UN ÉGYPTIEN À PARIS (50)
Sous Charles X et Louis-Philippe
Le cheikh Rifa’at at-Tahtaoui poursuit son récit des événements de juillet 1830
Des décisions de l'Assemblée et comment le mouvement révolutionnaire aboutit à l'accession du duc d'Orléans au trône de France.
L'auteur découvre la droite, le centre et la gauche parlementaires
"Sachez que l'Assemblée délibère des mesures concernant le devenir de la France. Or, comme nous l'avons déjà évoqué, les Français ont des opinions différentes. Celles-ci se traduisent dans l'Assemblée elle-même par l'emplacement de ses membres.

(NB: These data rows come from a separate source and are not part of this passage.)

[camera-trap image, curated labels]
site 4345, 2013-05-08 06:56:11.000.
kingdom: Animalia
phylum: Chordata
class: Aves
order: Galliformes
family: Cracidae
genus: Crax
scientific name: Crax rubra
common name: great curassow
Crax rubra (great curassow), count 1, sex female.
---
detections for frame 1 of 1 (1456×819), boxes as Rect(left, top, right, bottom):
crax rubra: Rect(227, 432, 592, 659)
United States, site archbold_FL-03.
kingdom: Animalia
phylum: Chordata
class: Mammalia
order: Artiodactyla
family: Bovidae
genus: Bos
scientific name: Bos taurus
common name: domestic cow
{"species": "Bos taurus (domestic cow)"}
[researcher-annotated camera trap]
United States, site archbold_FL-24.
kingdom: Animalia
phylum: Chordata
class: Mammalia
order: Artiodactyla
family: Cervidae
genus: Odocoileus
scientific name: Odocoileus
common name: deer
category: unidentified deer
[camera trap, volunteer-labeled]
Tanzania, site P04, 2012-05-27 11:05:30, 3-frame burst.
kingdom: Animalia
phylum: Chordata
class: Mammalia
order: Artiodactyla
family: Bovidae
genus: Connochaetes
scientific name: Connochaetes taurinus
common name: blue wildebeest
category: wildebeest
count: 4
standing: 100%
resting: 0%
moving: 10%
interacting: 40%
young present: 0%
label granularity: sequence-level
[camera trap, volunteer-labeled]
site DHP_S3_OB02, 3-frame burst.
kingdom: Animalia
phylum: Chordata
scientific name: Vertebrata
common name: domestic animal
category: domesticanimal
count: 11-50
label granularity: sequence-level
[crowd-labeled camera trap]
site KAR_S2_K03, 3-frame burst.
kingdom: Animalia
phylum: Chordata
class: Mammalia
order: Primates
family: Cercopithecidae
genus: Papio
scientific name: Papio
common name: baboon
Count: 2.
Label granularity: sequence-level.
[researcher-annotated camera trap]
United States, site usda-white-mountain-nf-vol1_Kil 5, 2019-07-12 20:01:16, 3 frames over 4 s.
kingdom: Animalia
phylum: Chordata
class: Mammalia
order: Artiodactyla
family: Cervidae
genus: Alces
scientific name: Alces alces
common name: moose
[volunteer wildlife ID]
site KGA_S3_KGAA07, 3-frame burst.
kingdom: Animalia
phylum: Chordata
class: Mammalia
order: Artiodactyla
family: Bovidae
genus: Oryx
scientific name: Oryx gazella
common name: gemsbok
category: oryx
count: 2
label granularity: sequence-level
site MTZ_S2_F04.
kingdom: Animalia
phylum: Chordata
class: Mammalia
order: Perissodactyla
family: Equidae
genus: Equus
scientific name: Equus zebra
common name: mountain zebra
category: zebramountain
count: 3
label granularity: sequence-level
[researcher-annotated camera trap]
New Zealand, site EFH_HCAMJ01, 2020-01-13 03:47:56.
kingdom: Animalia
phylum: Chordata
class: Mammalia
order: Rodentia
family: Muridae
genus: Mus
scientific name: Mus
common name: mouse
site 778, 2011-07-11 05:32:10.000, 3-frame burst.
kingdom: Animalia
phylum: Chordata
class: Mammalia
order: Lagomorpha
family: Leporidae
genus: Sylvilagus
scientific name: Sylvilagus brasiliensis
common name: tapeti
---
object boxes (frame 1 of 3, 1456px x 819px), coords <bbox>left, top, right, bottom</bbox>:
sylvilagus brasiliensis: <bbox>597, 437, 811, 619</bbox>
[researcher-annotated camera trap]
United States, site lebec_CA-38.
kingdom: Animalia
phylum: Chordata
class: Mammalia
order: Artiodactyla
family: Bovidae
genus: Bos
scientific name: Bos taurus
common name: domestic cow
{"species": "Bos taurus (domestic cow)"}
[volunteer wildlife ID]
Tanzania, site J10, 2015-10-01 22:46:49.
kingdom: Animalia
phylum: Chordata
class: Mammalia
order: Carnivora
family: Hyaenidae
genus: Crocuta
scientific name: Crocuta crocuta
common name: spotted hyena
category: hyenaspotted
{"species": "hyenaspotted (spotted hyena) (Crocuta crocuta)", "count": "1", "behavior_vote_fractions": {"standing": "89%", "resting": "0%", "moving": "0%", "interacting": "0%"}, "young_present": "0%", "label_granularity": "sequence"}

Ainsi, les royalistes siègent du côté droit et les libéraux du côté gauche tandis que ceux qui professent les opinions du gouvernement siègent au centre.
"Chacun y exprime son opinion sans que quiconque y fasse obstacle car l'important est que le plus grand nombre de voix se fassent entendre. Et cela est resté en l'état jusqu'à maintenant, la révolution n'y ayant elle-même rien changé.
"Il y avait deux fractions (au sein de l'Assemblée), celle des tenants de la royauté et celle des partisans de la république. Au sein de la première fraction certains voulaient l'accession au trône du duc de Bordeaux, petit-fils du souverain précédent. D'autres étaient partisans du fils de Napoléon, c'est-à-dire Bonaparte et d'autres encore soutenaient le duc d'Orléans, alors lieutenant-général du Royaume. La famille d'Orléans était considérée comme la deuxième héritière du Royaume après la disparition de l'aînée, la famille de Bourbon.

Henri , Duc de Bordeaux
"C'est alors qu'une feuille imprimée fut affichée dans tous les quartiers et voies publiques (1) . Il y était écrit: 'L'expérience a montré, que la république ne convient pas à la Nation française L'investiture du duc de Bordeaux replacerait la France sous la domination des Bourbons dont elle vient tout juste de se libérer. Le fils de Napoléon tient son éducation des prêtres, dont ont sait qu'ils sont les ennemis de la liberté. Donc désignation du d'Orléans.'

Napoléon II
"L'Assemblée a élaboré une certain nombre d'articles sur lesquels elle a arrêté son opinion.
"Article premier: Le pouvoir est physiquement et moralement vacant. Personne n'a le droit d'en user et il s'impose que quelqu'un en soit investi.
"Article deuxième: Il est du désir et des intérêts des Français de supprimer toutes les dispositions outrepassant la Charte, qui est l'expression des lois du Royaume. Leur maintien avilirait le statut du citoyen français. Il est donc nécessaire de supprimer de la Charte plusieurs articles impropres et de les remplacer par d'autres convenant aux exigences de la situation présente.
"Cela fait, le bureau de l'assemblée des représentants du peuple demande, dans l'intérêt public nécessaire dès maintenant au Français de prier son excellence le Duc d'Orléans, Louis-Philippe, Lieutenant-Général du Royaume, d'être le Roi, et que sa royauté, après lui, soit transmise par hérédité à sa descendance mâle en commençant par l'aîné de ses enfants et ainsi de suite.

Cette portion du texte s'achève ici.